For instance, if we have a shared namespace accessible from two different
controllers/paths then we create a soft link to each path device from head
disk node as shown below:
$ ls -l /sys/block/nvme1n1/multipath/
nvme1c1n1 -> ../../../../../pci052e:78/052e:78:00.0/nvme/nvme1/nvme1c1n1
nvme1c3n1 -> ../../../../../pci058e:78/058e:78:00.0/nvme/nvme3/nvme1c3n1
In the above example, nvme1n1 is head gendisk node created for a shared
namespace and the namespace is accessible from nvme1c1n1 and nvme1c3n1
paths.
For round-robin I/O policy, we could easily infer from the above output
that I/O workload targeted to nvme1n1 would toggle across paths nvme1c1n1
and nvme1c3n1.
Signed-off-by: Nilay Shroff <nilay at linux.ibm.com>
---
drivers/nvme/host/core.c | 3 ++
drivers/nvme/host/multipath.c | 81 +++++++++++++++++++++++++++++++++++
drivers/nvme/host/nvme.h | 18 ++++++--
drivers/nvme/host/sysfs.c | 14 ++++++
4 files changed, 112 insertions(+), 4 deletions(-)
diff --git a/drivers/nvme/host/core.c b/drivers/nvme/host/core.c
index 84cb859a911d..c923bd2c5468 100644
--- a/drivers/nvme/host/core.c
+++ b/drivers/nvme/host/core.c
@@ -3940,6 +3940,9 @@ static void nvme_ns_remove(struct nvme_ns *ns)
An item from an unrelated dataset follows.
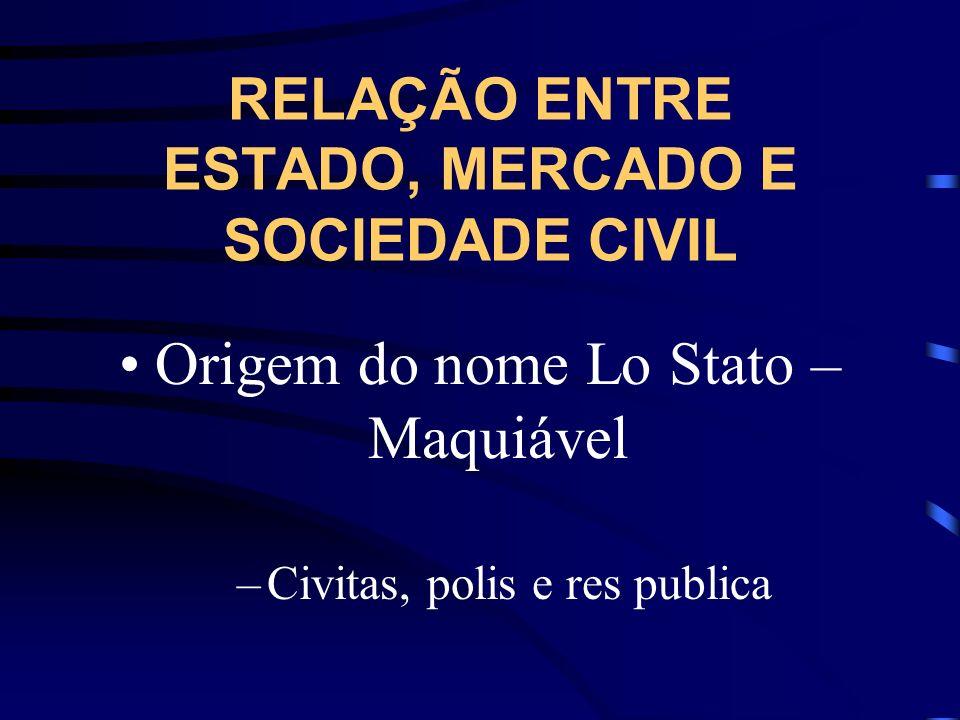 RELAÇÃO ENTRE ESTADO, MERCADO E SOCIEDADE CIVIL Origem do nome Lo Stato – Maquiável –Civitas, polis e res publica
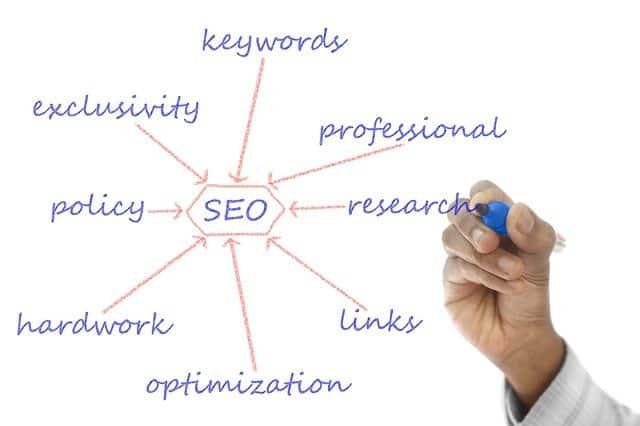 استراتيجيات تحسين محركات البحث التي يمكن للجميع استخدامها لتحسين تصنيفات مواقع الويب الخاصة بهم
if (!nvme_ns_head_multipath(ns->head))
nvme_cdev_del(&ns->cdev, &ns->cdev_device);
+
+ nvme_mpath_remove_sysfs_link(ns);
+
del_gendisk(ns->disk);
mutex_lock(&ns->ctrl->namespaces_lock);
diff --git a/drivers/nvme/host/multipath.c b/drivers/nvme/host/multipath.c
index 6a15873055b9..43c87a946cc7 100644
--- a/drivers/nvme/host/multipath.c
+++ b/drivers/nvme/host/multipath.c
@@ -682,6 +682,8 @@ static void nvme_mpath_set_live(struct nvme_ns *ns)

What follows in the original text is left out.